## TASK DATA
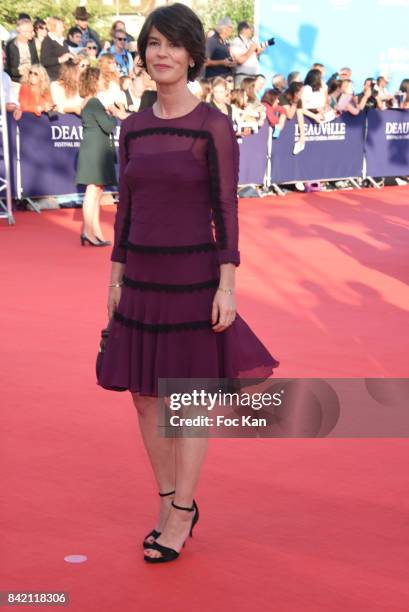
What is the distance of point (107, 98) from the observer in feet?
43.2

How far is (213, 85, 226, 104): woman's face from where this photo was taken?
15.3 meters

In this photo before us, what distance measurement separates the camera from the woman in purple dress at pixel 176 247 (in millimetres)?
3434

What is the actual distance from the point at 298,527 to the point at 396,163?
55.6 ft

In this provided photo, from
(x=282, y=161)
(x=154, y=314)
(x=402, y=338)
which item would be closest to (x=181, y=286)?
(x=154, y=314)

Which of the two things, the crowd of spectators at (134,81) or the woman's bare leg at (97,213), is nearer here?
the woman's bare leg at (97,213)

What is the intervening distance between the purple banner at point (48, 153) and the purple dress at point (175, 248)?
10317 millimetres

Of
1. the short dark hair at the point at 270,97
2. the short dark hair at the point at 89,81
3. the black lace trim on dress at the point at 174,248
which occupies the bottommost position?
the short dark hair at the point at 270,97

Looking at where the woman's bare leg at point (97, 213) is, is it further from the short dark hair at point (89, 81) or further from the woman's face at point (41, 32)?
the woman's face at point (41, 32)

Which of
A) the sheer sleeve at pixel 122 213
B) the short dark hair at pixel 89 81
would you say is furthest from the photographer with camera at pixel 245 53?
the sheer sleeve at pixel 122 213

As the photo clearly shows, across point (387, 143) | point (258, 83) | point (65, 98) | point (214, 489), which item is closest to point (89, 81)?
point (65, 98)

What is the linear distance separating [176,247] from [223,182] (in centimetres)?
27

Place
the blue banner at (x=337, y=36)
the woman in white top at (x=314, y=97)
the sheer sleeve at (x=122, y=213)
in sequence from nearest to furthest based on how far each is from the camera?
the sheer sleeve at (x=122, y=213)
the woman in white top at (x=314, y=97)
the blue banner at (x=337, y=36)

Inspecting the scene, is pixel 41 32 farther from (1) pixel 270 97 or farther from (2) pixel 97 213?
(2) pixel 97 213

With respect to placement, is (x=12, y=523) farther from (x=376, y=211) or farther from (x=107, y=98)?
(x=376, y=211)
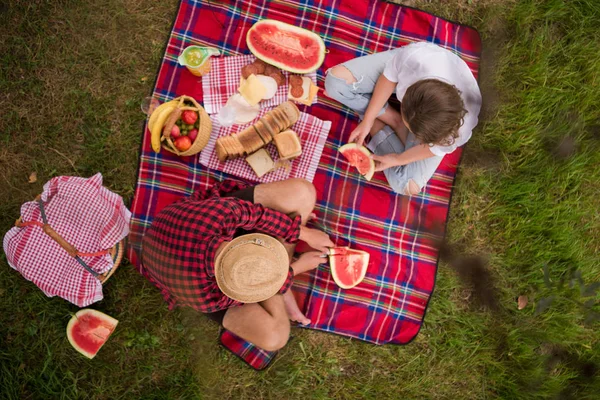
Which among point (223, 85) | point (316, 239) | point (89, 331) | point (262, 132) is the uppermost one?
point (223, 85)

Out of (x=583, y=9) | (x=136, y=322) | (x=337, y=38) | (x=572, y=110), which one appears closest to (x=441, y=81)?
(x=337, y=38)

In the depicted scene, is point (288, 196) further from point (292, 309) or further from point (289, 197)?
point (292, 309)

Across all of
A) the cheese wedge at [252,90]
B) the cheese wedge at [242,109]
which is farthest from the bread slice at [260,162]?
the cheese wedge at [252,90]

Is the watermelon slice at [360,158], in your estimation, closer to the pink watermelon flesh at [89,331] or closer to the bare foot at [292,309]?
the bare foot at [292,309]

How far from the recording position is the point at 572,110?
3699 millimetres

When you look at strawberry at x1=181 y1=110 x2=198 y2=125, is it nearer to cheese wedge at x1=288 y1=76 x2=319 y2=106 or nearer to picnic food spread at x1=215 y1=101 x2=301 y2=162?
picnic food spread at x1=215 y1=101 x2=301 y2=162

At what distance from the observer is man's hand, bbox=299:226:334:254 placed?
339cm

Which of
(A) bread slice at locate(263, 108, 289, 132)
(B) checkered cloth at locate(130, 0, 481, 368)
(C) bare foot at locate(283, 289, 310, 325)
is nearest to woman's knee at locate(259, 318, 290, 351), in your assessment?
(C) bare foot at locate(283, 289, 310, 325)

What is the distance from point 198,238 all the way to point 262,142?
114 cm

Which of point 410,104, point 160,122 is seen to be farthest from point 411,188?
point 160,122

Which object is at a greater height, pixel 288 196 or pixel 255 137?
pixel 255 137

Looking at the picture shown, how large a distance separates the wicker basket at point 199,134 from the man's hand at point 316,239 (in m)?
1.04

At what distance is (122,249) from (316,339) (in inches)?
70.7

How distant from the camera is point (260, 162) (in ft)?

## AIM OF THE EXERCISE
Starting at the line above that contains "Looking at the" and going through the end of the rows, lay out every line as a Markdown table with columns No. and Line, leaving out blank lines.

## RESULT OF THIS TASK
| No. | Line |
|---|---|
| 1 | Looking at the picture shown, how large a distance separates the wicker basket at point 199,134 from the man's hand at point 316,239 (in m)? |
| 2 | 1.04 |
| 3 | At what distance is (122,249) from (316,339) (in inches)? |
| 4 | 70.7 |
| 5 | How distant from the camera is point (260, 162) (in ft)? |